First Quarter 2017 Financial Results

Revenue for the first quarter of 2017 increased 33% to $5.7 million from $4.3 million in the first quarter of 2016 due primarily to increasing sales in our existing company-owned or managed clinics and the net increase of 42 clinics since March 31, 2016.

Cost of revenue in the first quarter of 2017 was virtually unchanged compared to the first quarter of 2016 as lower regional developer commissions from fewer clinic openings were offset by higher regional developer royalties.

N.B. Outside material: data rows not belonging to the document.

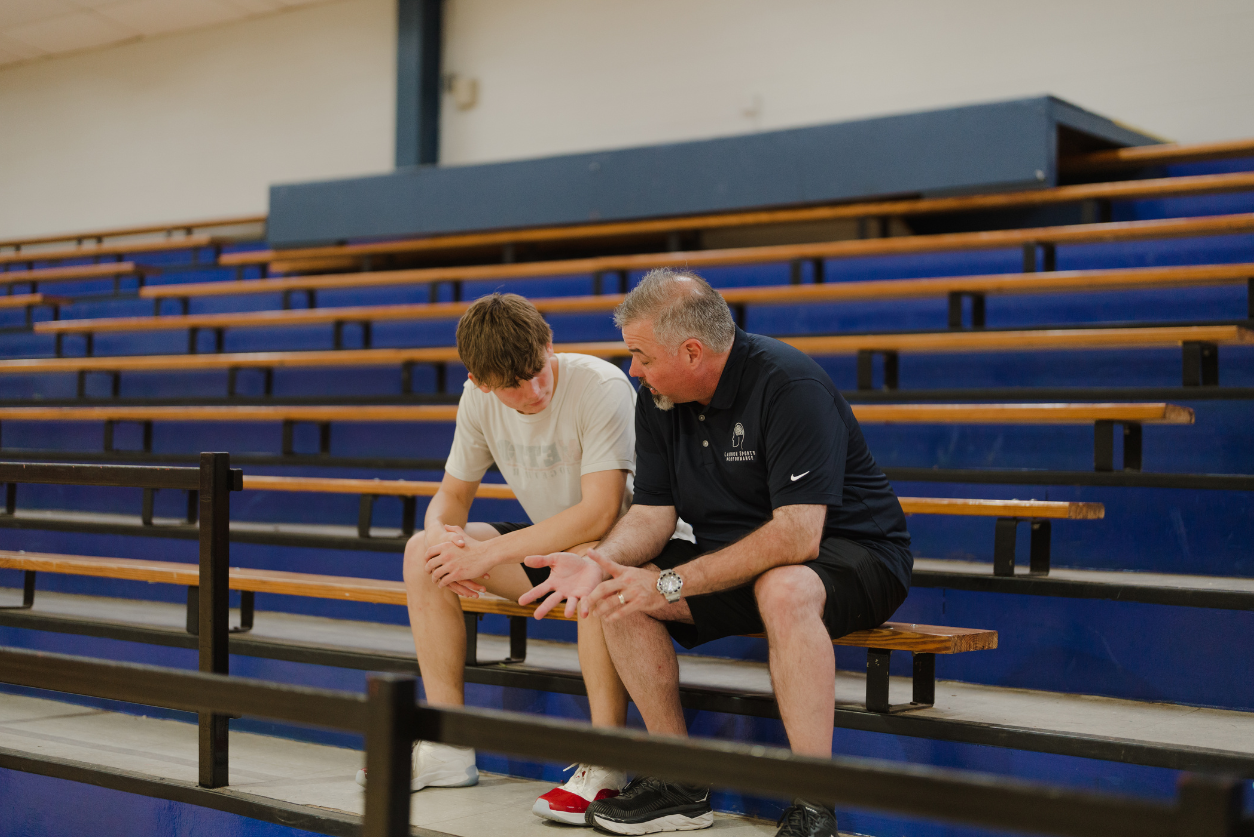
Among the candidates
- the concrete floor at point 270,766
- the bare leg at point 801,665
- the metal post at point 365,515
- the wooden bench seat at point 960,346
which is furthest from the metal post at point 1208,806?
the metal post at point 365,515

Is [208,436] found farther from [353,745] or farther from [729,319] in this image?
[729,319]

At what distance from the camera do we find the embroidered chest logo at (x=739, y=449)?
1.81m

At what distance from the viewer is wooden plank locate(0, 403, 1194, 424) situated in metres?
2.29

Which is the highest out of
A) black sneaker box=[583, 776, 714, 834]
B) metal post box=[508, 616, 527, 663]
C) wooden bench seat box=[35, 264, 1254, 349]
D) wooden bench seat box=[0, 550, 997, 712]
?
wooden bench seat box=[35, 264, 1254, 349]

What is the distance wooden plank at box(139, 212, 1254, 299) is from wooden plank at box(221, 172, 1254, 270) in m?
0.11

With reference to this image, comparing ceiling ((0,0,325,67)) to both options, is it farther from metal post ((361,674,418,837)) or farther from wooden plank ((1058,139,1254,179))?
metal post ((361,674,418,837))

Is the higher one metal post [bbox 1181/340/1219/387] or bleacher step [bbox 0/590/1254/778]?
metal post [bbox 1181/340/1219/387]

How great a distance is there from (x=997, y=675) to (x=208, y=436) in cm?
302

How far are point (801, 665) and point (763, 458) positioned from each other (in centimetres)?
36

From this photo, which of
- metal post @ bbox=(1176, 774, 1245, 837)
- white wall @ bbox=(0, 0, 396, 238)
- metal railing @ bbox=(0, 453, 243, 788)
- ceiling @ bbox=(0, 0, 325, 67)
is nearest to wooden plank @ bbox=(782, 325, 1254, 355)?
metal railing @ bbox=(0, 453, 243, 788)

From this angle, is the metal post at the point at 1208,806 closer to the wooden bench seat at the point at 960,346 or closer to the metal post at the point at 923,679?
the metal post at the point at 923,679

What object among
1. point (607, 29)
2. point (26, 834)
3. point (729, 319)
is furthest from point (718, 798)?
Result: point (607, 29)

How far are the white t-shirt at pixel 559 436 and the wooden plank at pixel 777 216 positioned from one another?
6.79ft

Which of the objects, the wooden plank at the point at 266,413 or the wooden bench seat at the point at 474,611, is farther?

Selling and marketing expenses increased by 30% to $1.0 million in the first quarter of 2017, compared to $0.7 million in the same period last year primarily due to increases in our national marketing program.

General and administrative expenses decreased to $4.6 million in the first quarter of 2017, compared to $5.7 million in the first quarter of 2016 due to lower payroll and lower legal and accounting expenses. Loss on disposition or impairment was $0.4 million in the first quarter 2017 due to exit cost obligations from the closure of company managed clinics in Chicago and New York.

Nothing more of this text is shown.